§ **Description of the task**
Present every line of the entries below as a Markdown table with the columns Row and Line, numbering the rows and omitting blank lines. Do not include the pictures in your answer.

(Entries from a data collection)
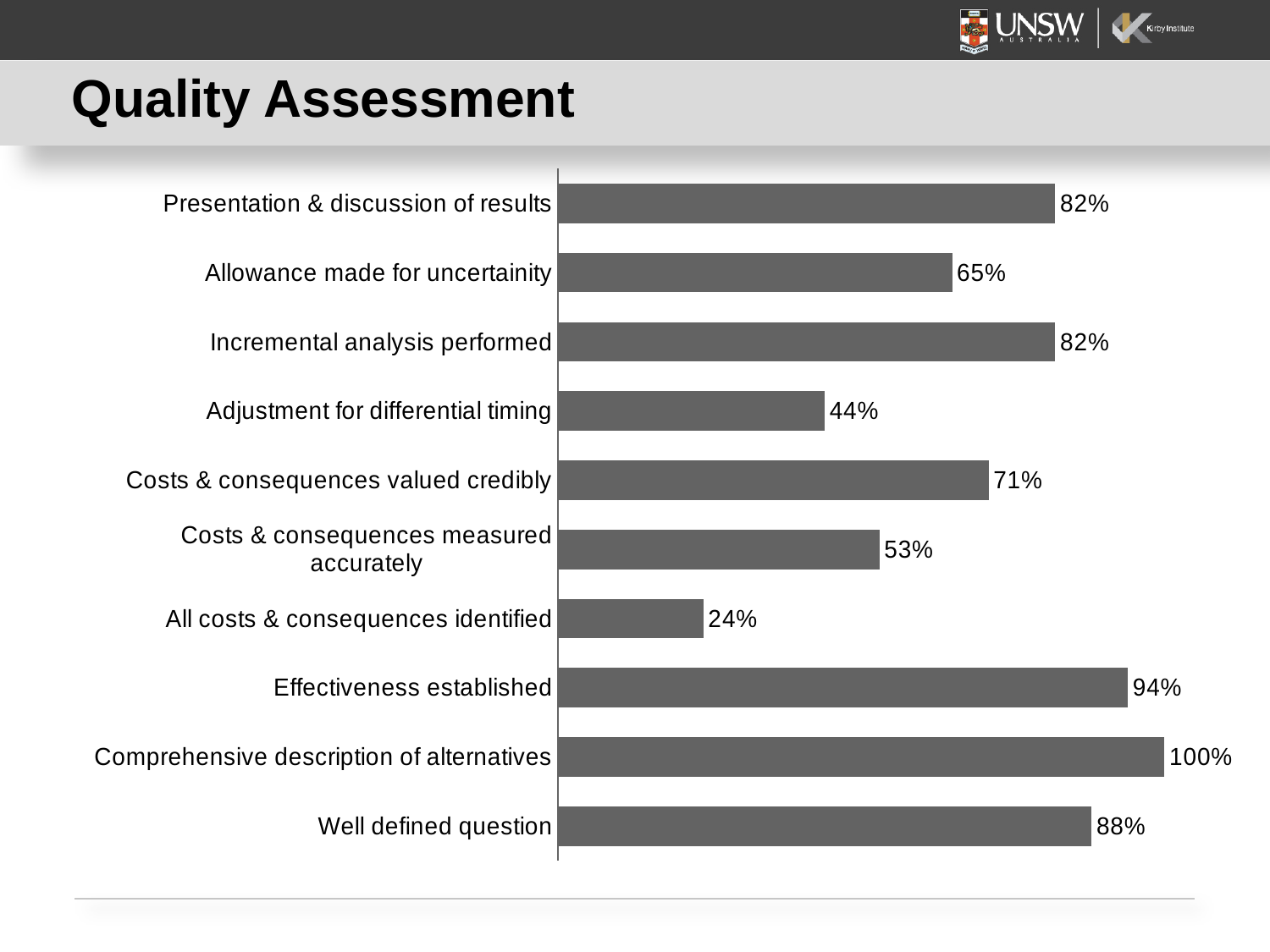
Which category has the highest value? Comprehensive description of alternatives What is the difference between the values for Presentation & discussion of results and All costs & consequences identified? 58% Which category has the lowest value? All costs & consequences identified What kind of chart is shown on the slide? Bar chart Which is larger, the value for Well defined question or the value for Incremental analysis performed? Well defined question What is the difference between the values for Effectiveness established and Costs & consequences valued credibly? 23% What is the value for Costs & consequences measured accurately? 53% How many categories are shown in the chart? 10 What is the value for Well defined question? 88% What is the value for Allowance made for uncertainity? 65% What is the value for Adjustment for differential timing? 44% What is the title of the slide containing the chart? Quality Assessment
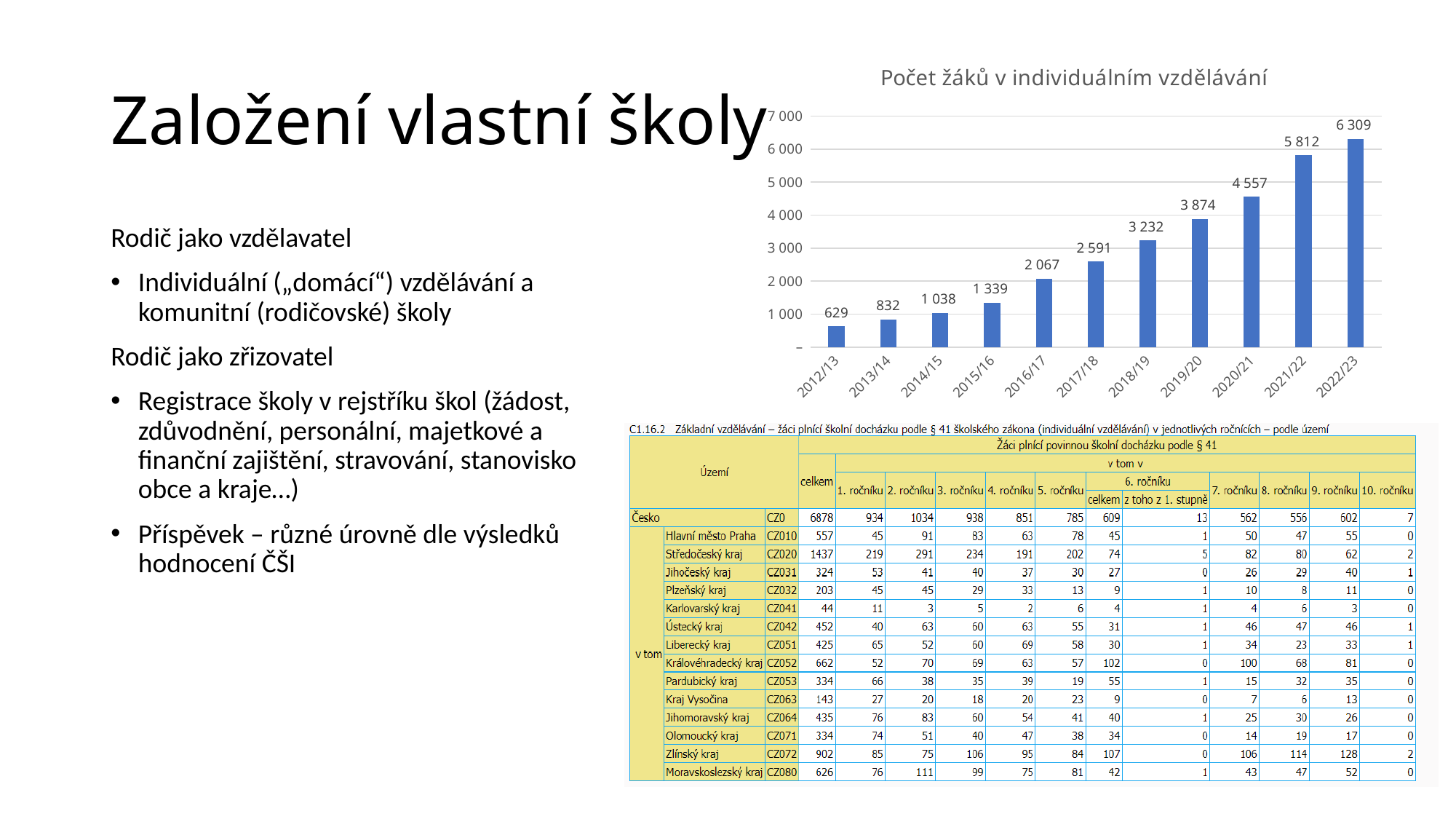
What is the difference between the values for 2022/23 and 2021/22? 497 Which is larger, the value for 2018/19 or the value for 2019/20? 2019/20 What kind of chart is "Počet žáků v individuálním vzdělávání"? bar chart What is the value for 2020/21 in the chart? 4 557 Do the values in the chart rise or fall from 2012/13 to 2022/23? rise Which school year has the highest value in the chart? 2022/23 How many school years are shown on the x axis of the chart? 11 What is the difference between the values for 2016/17 and 2015/16? 728 Which school year has the lowest value in the chart? 2012/13 What is the value for 2017/18 in the chart? 2 591 What is the value for 2012/13 in the chart? 629 What is the value for 2022/23 in the chart "Počet žáků v individuálním vzdělávání"? 6 309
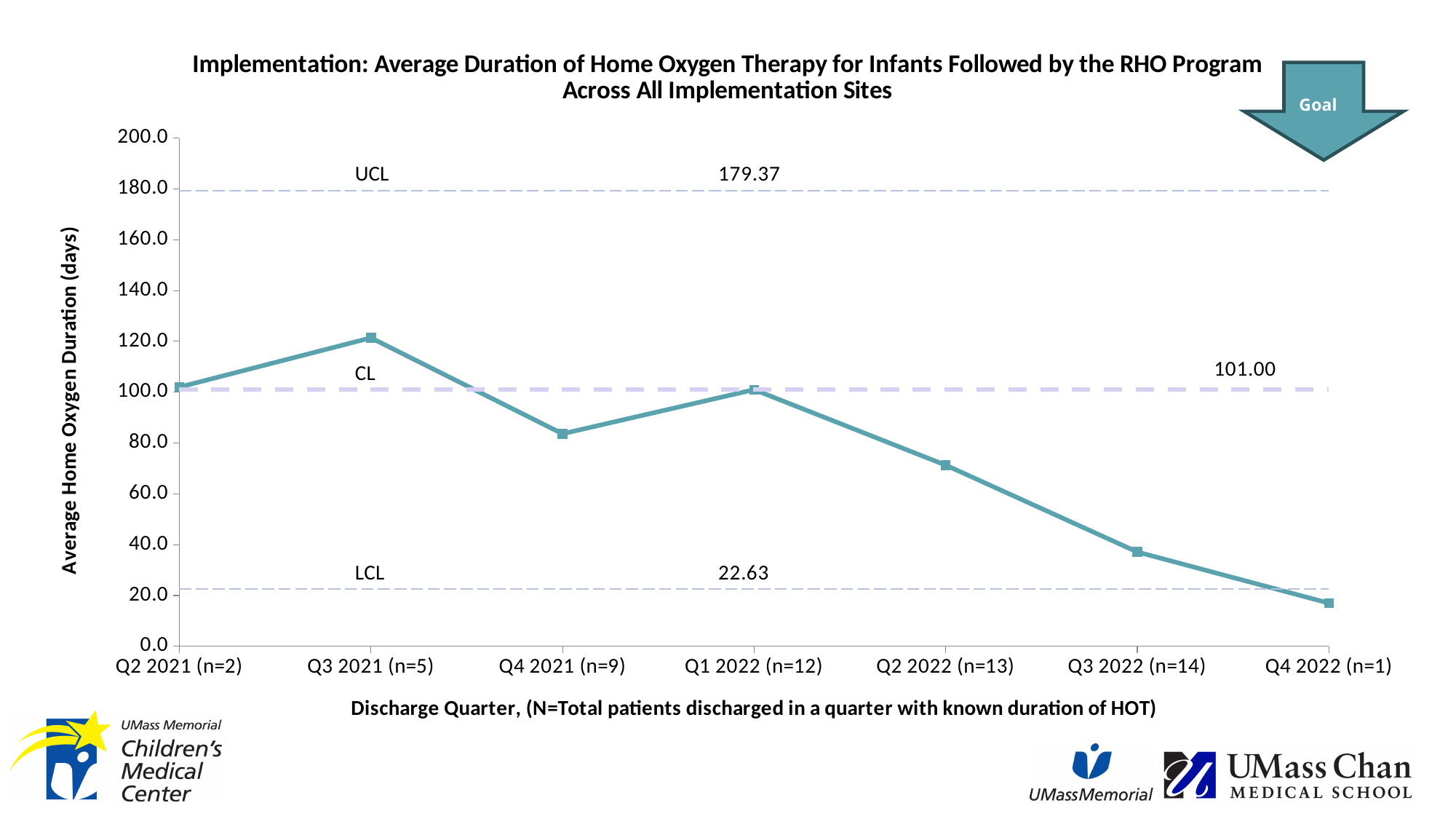
What is the difference between the UCL and the LCL values? 156.74 Which discharge quarter has the lowest average home oxygen duration? Q4 2022 (n=1) What is the value of the UCL (upper control limit) shown on the chart? 179.37 Which is larger, the value for Q4 2021 (n=9) or the value for Q2 2022 (n=13)? Q4 2021 (n=9) What kind of chart is shown on the slide? Line chart How many discharge quarters are plotted along the x axis? 7 Is the value for Q3 2022 (n=14) greater or less than 40? less From Q3 2021 to Q4 2022, do the plotted values generally rise or fall? Fall What is the value of the LCL (lower control limit) shown on the chart? 22.63 Which discharge quarter has the highest average home oxygen duration? Q3 2021 (n=5) What is the value of the CL (center line) shown on the chart? 101.00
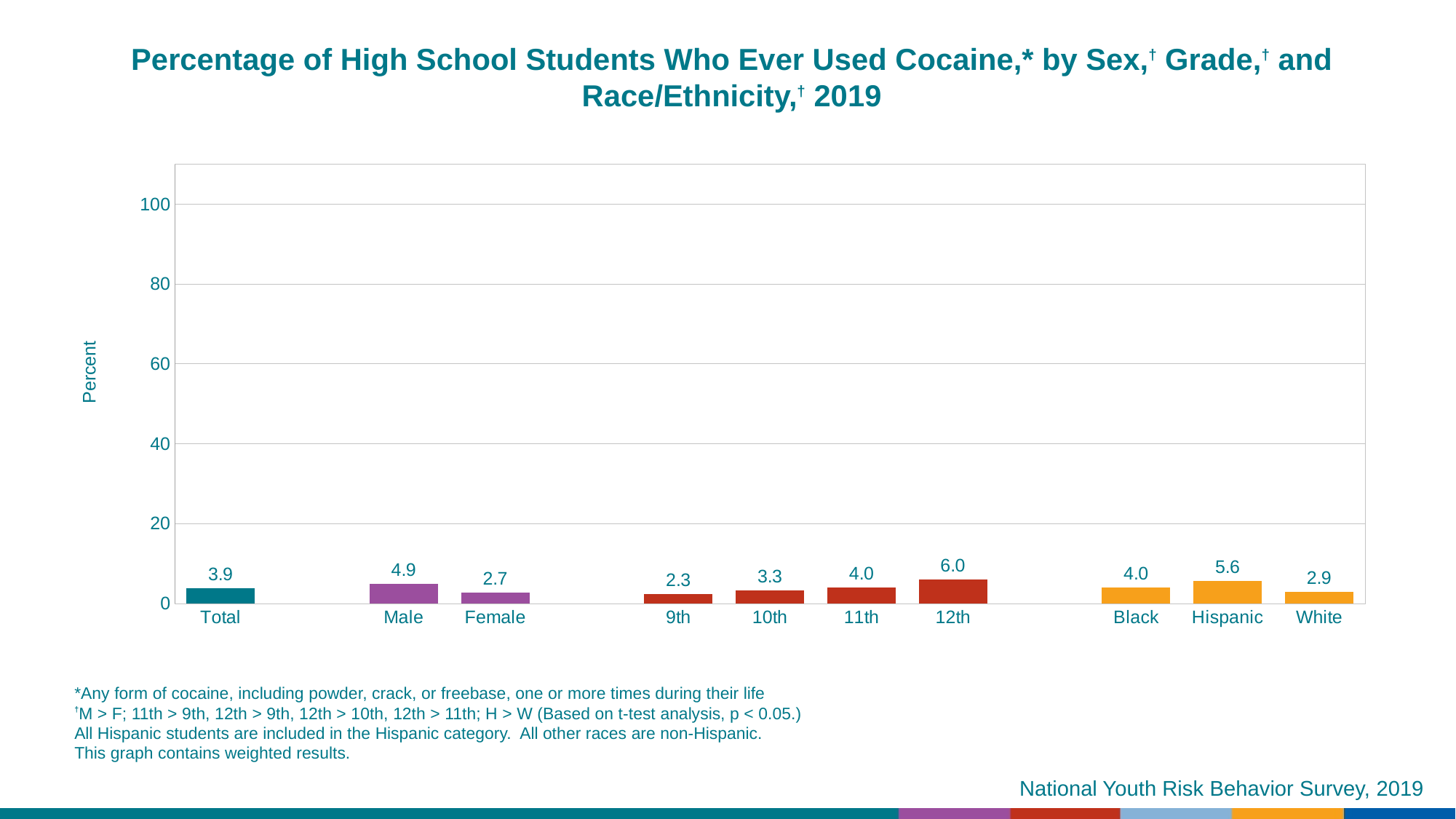
Do the values rise or fall from 9th grade to 12th grade? rise What percentage of male high school students ever used cocaine? 4.9 How many categories are shown on the x axis? 10 Which category has the highest percentage on the chart? 12th What kind of chart is shown on the slide? bar chart What is the value shown for 12th grade students? 6.0 What is the value shown for the Total category? 3.9 Is the value for 12th grade students greater or less than 20? less What is the difference between the Male and Female values? 2.2 What is the value shown for Hispanic students? 5.6 Which is larger, the value for Hispanic students or the value for White students? Hispanic Which category has the lowest percentage on the chart? 9th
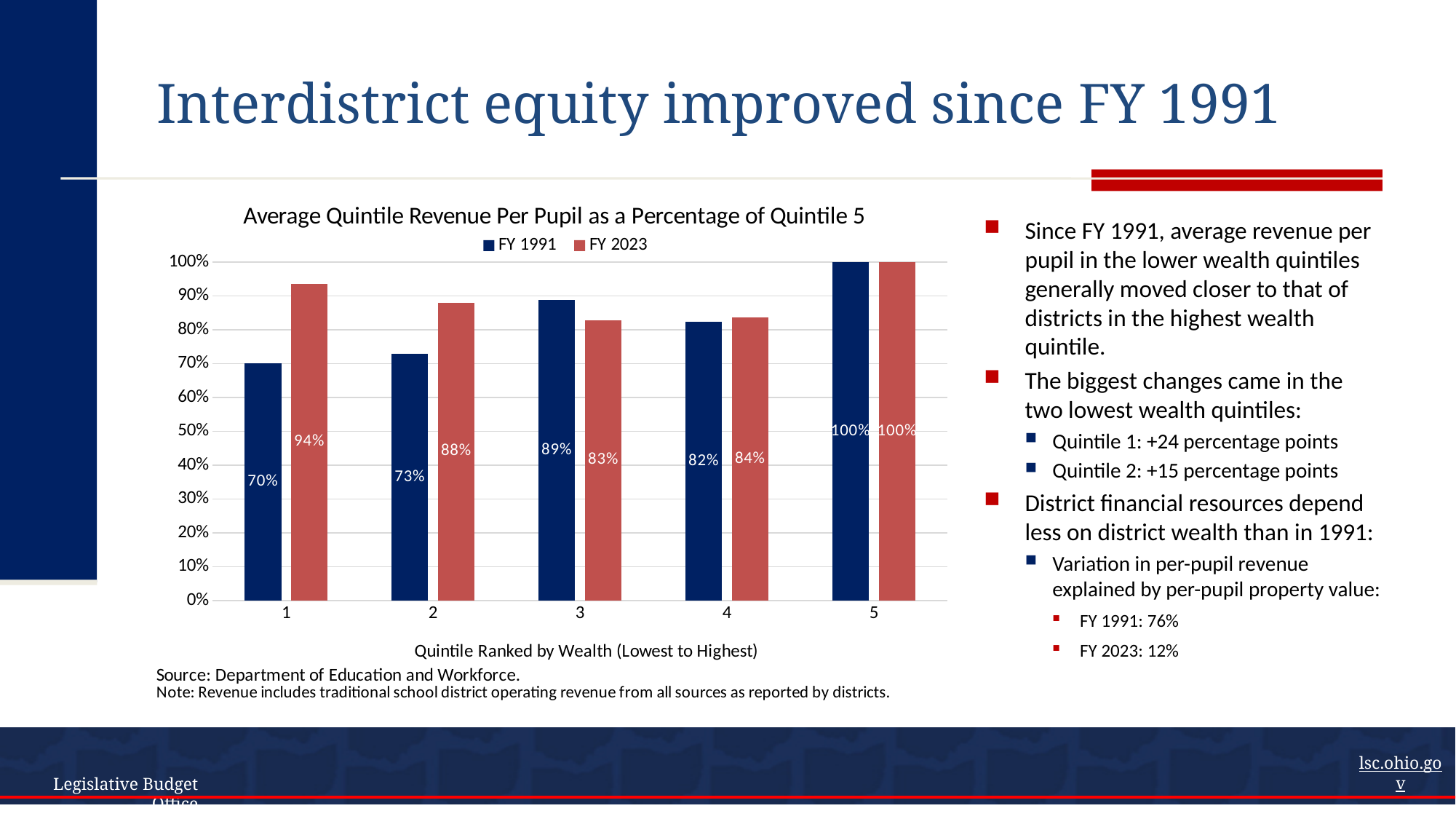
How many quintiles are shown on the x axis? 5 Which quintile has the lowest FY 2023 value? 3 What is the FY 2023 value for quintile 2? 88% Which quintile has the lowest FY 1991 value? 1 What is the FY 2023 value for quintile 4? 84% Which is larger for quintile 3, the FY 1991 value or the FY 2023 value? FY 1991 What is the FY 1991 value for quintile 3? 89% What is the FY 1991 value for quintile 1? 70% What is the title of the chart? Average Quintile Revenue Per Pupil as a Percentage of Quintile 5 What is the difference between the FY 2023 and FY 1991 values for quintile 1? 24 percentage points What kind of chart is shown? Bar chart How many series does the legend list? 2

§ **Exercise output**
| Row | Line |
|---|---|
| 1 | Which category has the highest value? Comprehensive description of alternatives What is the difference between the values for Presentation & discussion of results and All costs & consequences identified? 58% Which category has the lowest value? All costs & consequences identified What kind of chart is shown on the slide? Bar chart Which is larger, the value for Well defined question or the value for Incremental analysis performed? Well defined question What is the difference between the values for Effectiveness established and Costs & consequences valued credibly? 23% What is the value for Costs & consequences measured accurately? 53% How many categories are shown in the chart? 10 What is the value for Well defined question? 88% What is the value for Allowance made for uncertainity? 65% What is the value for Adjustment for differential timing? 44% What is the title of the slide containing the chart? Quality Assessment |
| 2 | What is the difference between the values for 2022/23 and 2021/22? 497 Which is larger, the value for 2018/19 or the value for 2019/20? 2019/20 What kind of chart is "Počet žáků v individuálním vzdělávání"? bar chart What is the value for 2020/21 in the chart? 4 557 Do the values in the chart rise or fall from 2012/13 to 2022/23? rise Which school year has the highest value in the chart? 2022/23 How many school years are shown on the x axis of the chart? 11 What is the difference between the values for 2016/17 and 2015/16? 728 Which school year has the lowest value in the chart? 2012/13 What is the value for 2017/18 in the chart? 2 591 What is the value for 2012/13 in the chart? 629 What is the value for 2022/23 in the chart "Počet žáků v individuálním vzdělávání"? 6 309 |
| 3 | What is the difference between the UCL and the LCL values? 156.74 Which discharge quarter has the lowest average home oxygen duration? Q4 2022 (n=1) What is the value of the UCL (upper control limit) shown on the chart? 179.37 Which is larger, the value for Q4 2021 (n=9) or the value for Q2 2022 (n=13)? Q4 2021 (n=9) What kind of chart is shown on the slide? Line chart How many discharge quarters are plotted along the x axis? 7 Is the value for Q3 2022 (n=14) greater or less than 40? less From Q3 2021 to Q4 2022, do the plotted values generally rise or fall? Fall What is the value of the LCL (lower control limit) shown on the chart? 22.63 Which discharge quarter has the highest average home oxygen duration? Q3 2021 (n=5) What is the value of the CL (center line) shown on the chart? 101.00 |
| 4 | Do the values rise or fall from 9th grade to 12th grade? rise What percentage of male high school students ever used cocaine? 4.9 How many categories are shown on the x axis? 10 Which category has the highest percentage on the chart? 12th What kind of chart is shown on the slide? bar chart What is the value shown for 12th grade students? 6.0 What is the value shown for the Total category? 3.9 Is the value for 12th grade students greater or less than 20? less What is the difference between the Male and Female values? 2.2 What is the value shown for Hispanic students? 5.6 Which is larger, the value for Hispanic students or the value for White students? Hispanic Which category has the lowest percentage on the chart? 9th |
| 5 | How many quintiles are shown on the x axis? 5 Which quintile has the lowest FY 2023 value? 3 What is the FY 2023 value for quintile 2? 88% Which quintile has the lowest FY 1991 value? 1 What is the FY 2023 value for quintile 4? 84% Which is larger for quintile 3, the FY 1991 value or the FY 2023 value? FY 1991 What is the FY 1991 value for quintile 3? 89% What is the FY 1991 value for quintile 1? 70% What is the title of the chart? Average Quintile Revenue Per Pupil as a Percentage of Quintile 5 What is the difference between the FY 2023 and FY 1991 values for quintile 1? 24 percentage points What kind of chart is shown? Bar chart How many series does the legend list? 2 |